Pourquoi Sony a dû recommencer
L’ampleur de la nouvelle réclamation est le produit d’une découverte. La poursuite initiale de Sony en 2024, coordonnée par l’Association de l’industrie de l’enregistrement d’Amérique au nom des trois majors, ne citait que 333 enregistrements, que le label qualifie maintenant de “fraction minuscule et illustrative” de ce qu’Udio a réellement copié. Après que la découverte ait donné à Sony l’accès aux données de formation d’Udio, elle affirme que l’empreinte audio a correspondu à des centaines de milliers de ses enregistrements ; les 30 117 de la nouvelle plainte sont un sous-ensemble. Beaucoup, selon la plainte, ont été extraits de YouTube avec un outil qui a supprimé les protections anti-copie de la plate-forme.
Sony a d’abord tenté d’intégrer ces enregistrements dans son affaire existante, mais le tribunal a refusé. Dans un jugement du 29 juin 2026, le juge Alvin K. Hellerstein a estimé que l’ajout de dizaines de milliers d’œuvres si tard préjudicierait à Udio et retarderait l’affaire, tout en décrivant la voie que Sony a maintenant empruntée. “Je reconnais que les plaignants ont le droit de demander à mettre fin aux atteintes à leurs droits et de recouvrer des dommages-intérêts pour toutes les œuvres protégées par le droit d’auteur”, a-t-il écrit. “Mais il n’y a pas d’obligation de le faire dans ce procès.”
La nouvelle plainte présente trois allégations :
- copie d’enregistrements réalisés en 1972 ou après, couverts par le droit d’auteur fédéral standard ;
- copie d’enregistrements plus anciens, introduits sous la protection fédérale par une loi de 2018 couvrant les enregistrements sonores antérieurs à 1972 ; et
- suppression des mesures de protection techniques de YouTube, une violation des règles fédérales anti-contournement.
Sony réclame le maximum légal de 150 000 dollars par enregistrement, ainsi que jusqu’à 2 500 dollars pour chaque acte de contournement, et une ordonnance de la cour interdisant la prétendue atteinte aux droits — l’arithmétique derrière le chiffre de 4,5 milliards de dollars.
Un combat que le reste de l’industrie a abandonné
Udio, créé par Uncharted Labs et fondé par d’anciens chercheurs de Google DeepMind, a été lancé en avril 2024 et a passé l’année dernière à convertir des adversaires en partenaires. Dans le cadre des accords qu’il a conclus avec Universal et Warner, il a accepté de construire un nouveau modèle formé uniquement sur de la musique autorisée et de maintenir les chansons générées par l’intelligence artificielle à l’intérieur d’un “jardin clos” sur sa plate-forme.

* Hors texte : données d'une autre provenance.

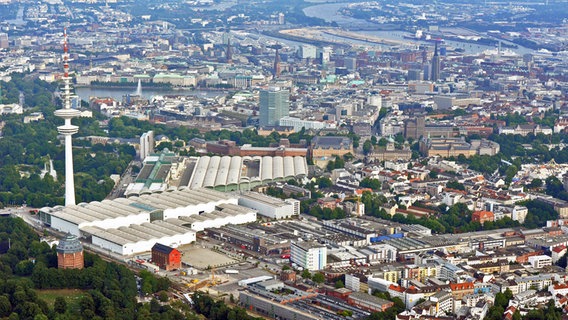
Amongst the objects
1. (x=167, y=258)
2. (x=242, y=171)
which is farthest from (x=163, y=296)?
(x=242, y=171)

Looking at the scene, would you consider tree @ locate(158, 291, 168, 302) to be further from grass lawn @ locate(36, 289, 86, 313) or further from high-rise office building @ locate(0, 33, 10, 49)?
high-rise office building @ locate(0, 33, 10, 49)

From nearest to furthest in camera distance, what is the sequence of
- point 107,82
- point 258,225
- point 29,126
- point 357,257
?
point 357,257, point 258,225, point 29,126, point 107,82

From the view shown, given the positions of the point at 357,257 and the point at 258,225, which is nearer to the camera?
the point at 357,257

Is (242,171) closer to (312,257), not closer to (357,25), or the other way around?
(312,257)

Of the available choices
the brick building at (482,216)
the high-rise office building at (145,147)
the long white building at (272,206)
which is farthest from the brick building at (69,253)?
the high-rise office building at (145,147)

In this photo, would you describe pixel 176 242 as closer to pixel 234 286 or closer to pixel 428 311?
pixel 234 286

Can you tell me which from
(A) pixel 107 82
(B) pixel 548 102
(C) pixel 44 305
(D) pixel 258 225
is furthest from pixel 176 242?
(A) pixel 107 82

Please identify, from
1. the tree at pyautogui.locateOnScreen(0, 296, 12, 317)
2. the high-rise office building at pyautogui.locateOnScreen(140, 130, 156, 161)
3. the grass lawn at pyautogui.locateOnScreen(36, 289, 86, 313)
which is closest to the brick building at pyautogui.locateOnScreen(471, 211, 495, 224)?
the grass lawn at pyautogui.locateOnScreen(36, 289, 86, 313)

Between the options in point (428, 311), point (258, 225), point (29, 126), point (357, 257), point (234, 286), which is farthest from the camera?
point (29, 126)
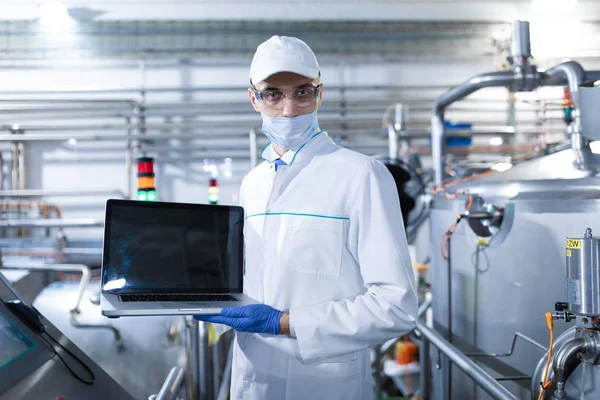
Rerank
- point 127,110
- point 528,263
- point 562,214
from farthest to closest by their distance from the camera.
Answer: point 127,110 → point 528,263 → point 562,214

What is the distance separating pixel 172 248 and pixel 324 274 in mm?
323

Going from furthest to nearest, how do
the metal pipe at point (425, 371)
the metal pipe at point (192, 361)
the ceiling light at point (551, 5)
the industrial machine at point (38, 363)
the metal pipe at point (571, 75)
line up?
the ceiling light at point (551, 5), the metal pipe at point (425, 371), the metal pipe at point (192, 361), the metal pipe at point (571, 75), the industrial machine at point (38, 363)

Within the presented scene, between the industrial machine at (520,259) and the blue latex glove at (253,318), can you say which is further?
the industrial machine at (520,259)

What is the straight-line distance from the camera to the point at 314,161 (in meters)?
1.09

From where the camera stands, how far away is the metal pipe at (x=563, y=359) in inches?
40.9

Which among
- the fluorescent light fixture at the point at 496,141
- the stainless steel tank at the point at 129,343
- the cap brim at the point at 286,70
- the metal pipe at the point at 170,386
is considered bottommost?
the stainless steel tank at the point at 129,343

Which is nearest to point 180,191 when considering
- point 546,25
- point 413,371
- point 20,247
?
point 20,247

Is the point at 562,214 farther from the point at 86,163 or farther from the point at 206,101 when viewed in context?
the point at 86,163

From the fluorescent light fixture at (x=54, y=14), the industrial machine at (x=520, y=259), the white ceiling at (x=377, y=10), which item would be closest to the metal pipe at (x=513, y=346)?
the industrial machine at (x=520, y=259)

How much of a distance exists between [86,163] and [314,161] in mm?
3214

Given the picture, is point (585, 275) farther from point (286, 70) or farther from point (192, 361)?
point (192, 361)

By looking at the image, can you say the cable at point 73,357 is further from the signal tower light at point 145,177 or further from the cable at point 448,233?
the cable at point 448,233

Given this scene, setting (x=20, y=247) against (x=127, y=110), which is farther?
(x=127, y=110)

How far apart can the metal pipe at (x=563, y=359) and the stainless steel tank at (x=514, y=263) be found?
0.37ft
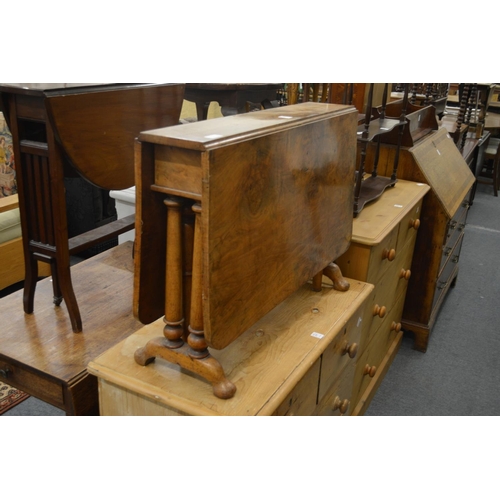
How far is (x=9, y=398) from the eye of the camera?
8.62 ft

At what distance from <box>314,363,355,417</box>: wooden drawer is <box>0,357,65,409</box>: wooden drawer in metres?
0.80

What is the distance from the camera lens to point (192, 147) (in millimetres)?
1152

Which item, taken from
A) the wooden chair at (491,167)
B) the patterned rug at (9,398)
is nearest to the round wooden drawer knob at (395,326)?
the patterned rug at (9,398)

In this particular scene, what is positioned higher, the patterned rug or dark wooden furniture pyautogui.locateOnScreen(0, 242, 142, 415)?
dark wooden furniture pyautogui.locateOnScreen(0, 242, 142, 415)

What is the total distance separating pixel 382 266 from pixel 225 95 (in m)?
1.28

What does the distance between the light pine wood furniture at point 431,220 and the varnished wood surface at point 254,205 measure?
1208mm

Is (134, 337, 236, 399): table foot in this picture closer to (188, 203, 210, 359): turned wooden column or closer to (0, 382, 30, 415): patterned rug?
(188, 203, 210, 359): turned wooden column

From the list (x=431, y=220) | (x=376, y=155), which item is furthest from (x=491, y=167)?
(x=376, y=155)

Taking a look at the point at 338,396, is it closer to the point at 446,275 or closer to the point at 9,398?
the point at 9,398

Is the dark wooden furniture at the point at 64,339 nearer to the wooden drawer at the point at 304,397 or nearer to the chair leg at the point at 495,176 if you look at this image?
the wooden drawer at the point at 304,397

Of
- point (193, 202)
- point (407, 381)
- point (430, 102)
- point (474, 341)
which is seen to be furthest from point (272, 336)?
point (430, 102)

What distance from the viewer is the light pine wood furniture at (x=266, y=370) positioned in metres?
1.37

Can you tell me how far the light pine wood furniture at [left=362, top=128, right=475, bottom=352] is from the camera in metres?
2.84

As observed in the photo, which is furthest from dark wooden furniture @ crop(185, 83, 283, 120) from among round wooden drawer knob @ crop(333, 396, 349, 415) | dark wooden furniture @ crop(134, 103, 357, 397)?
round wooden drawer knob @ crop(333, 396, 349, 415)
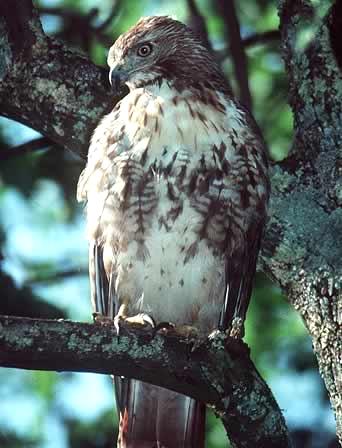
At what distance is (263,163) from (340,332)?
92 centimetres

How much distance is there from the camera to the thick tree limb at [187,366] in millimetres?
3061

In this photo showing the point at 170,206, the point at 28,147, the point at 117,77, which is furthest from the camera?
the point at 28,147

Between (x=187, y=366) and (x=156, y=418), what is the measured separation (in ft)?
3.94

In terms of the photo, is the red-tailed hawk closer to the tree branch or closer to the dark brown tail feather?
the dark brown tail feather

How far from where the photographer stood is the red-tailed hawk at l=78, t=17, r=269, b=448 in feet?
13.3

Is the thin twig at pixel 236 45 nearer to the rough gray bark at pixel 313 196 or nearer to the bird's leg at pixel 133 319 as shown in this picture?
the rough gray bark at pixel 313 196

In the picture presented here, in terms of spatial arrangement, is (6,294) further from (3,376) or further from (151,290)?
(3,376)

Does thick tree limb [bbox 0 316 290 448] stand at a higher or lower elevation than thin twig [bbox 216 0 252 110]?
lower

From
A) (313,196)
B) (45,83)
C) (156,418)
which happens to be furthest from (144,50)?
(156,418)

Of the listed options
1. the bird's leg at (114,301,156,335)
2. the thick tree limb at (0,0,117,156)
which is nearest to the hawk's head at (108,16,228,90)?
the thick tree limb at (0,0,117,156)

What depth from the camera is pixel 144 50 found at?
4465mm

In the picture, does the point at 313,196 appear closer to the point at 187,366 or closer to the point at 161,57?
the point at 187,366

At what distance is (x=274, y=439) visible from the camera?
317 centimetres

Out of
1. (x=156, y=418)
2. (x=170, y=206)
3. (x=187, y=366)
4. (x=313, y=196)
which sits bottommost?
(x=187, y=366)
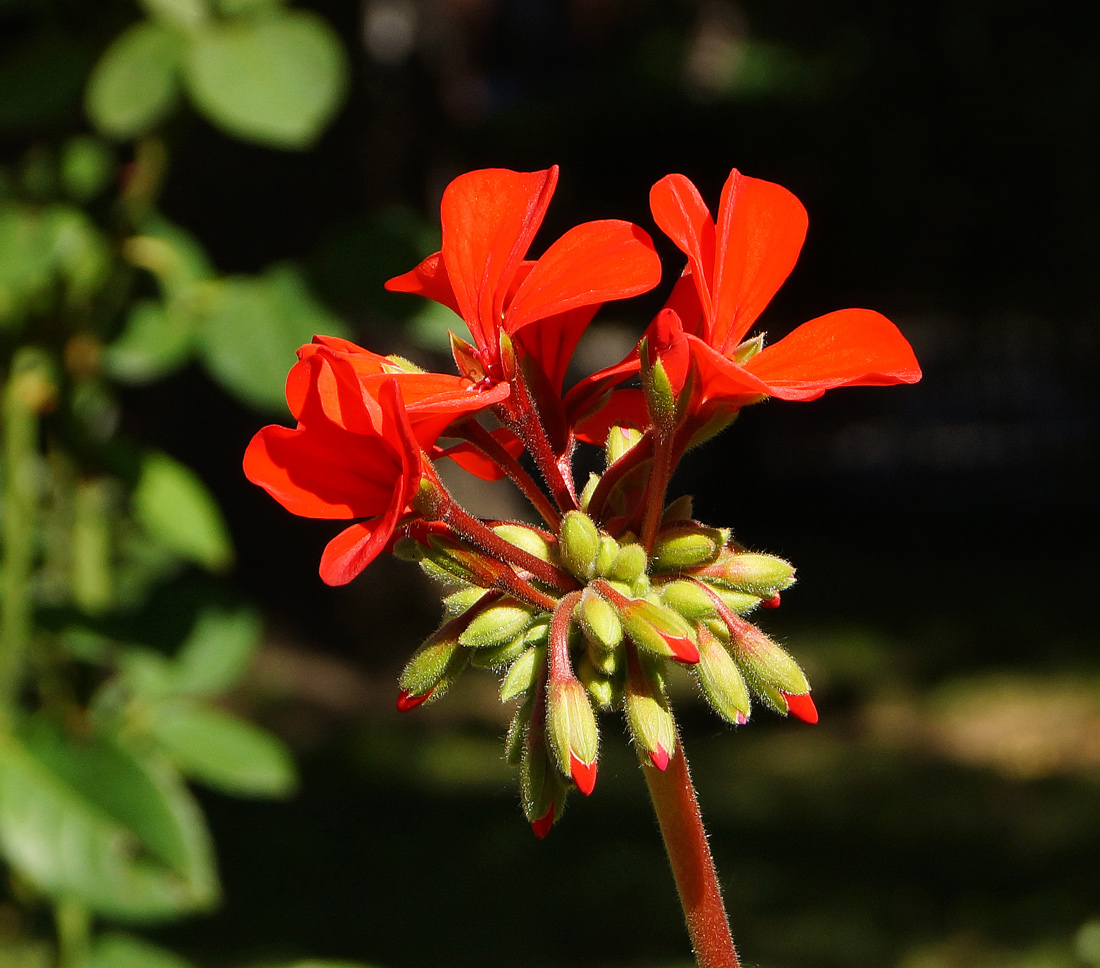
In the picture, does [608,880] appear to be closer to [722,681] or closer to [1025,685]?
[1025,685]

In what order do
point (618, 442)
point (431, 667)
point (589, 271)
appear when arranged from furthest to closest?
1. point (618, 442)
2. point (431, 667)
3. point (589, 271)

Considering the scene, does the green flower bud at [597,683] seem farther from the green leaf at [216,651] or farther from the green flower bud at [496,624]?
the green leaf at [216,651]

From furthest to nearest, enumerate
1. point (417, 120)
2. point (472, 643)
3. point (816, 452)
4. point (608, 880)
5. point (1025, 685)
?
1. point (816, 452)
2. point (1025, 685)
3. point (417, 120)
4. point (608, 880)
5. point (472, 643)

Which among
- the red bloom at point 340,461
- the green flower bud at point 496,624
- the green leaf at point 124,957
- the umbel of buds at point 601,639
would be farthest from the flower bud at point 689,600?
the green leaf at point 124,957

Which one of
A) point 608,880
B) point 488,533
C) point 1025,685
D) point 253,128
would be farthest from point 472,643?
point 1025,685

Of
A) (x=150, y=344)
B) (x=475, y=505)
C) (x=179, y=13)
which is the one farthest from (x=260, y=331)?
(x=475, y=505)

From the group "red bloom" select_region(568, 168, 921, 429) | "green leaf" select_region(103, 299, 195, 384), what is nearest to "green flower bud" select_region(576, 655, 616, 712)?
"red bloom" select_region(568, 168, 921, 429)

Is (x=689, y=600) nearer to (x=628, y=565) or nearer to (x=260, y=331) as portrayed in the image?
(x=628, y=565)
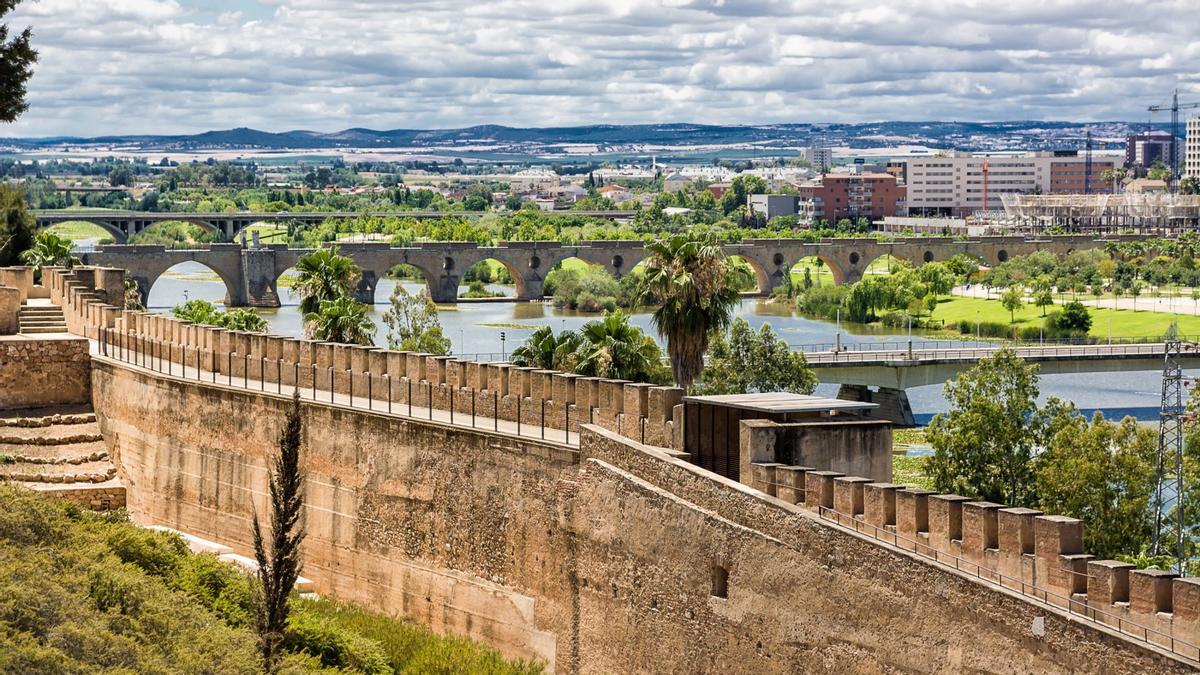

En réponse à la poursuite initiale, il a reconnu que ses modèles ont été formés en leur montrant “une grande quantité” d’enregistrements qui “présumément” incluaient ceux des labels, et il a admis avoir extrait de l’audio de YouTube, tout en maintenant que la formation est une utilisation équitable.
Cette défense reste juridiquement non testée, et c’est la question cruciale non résolue dans des dizaines de poursuites pour droit d’auteur liées à l’intelligence artificielle. Le cas le plus proche qui a abouti à une conclusion, le règlement d’Anthropic sur la piraterie de livres, l’a contourné : un juge a estimé que la formation elle-même était transformatrice, mais que la piraterie sous-jacente était illégale, et l’entreprise a payé pour régler l’affaire plutôt que de créer un précédent.
Le même combat se déroule contre le rival d’Udio, Suno, où Universal et Sony font valoir des allégations parallèles au Massachusetts et cherchent à ajouter 61 026 enregistrements, plus du double du nombre actuellement en cause contre Udio. Quoi qu’il arrive, la décision de la cour de Manhattan sur la théorie du préjudice du marché de Sony ne restera pas confinée à la musique ; elle s’insère directement dans la question de savoir comment les entreprises d’intelligence artificielle partout dans le monde sont censées payer pour les données de formation, une question qui redéfinit constamment le droit d’auteur.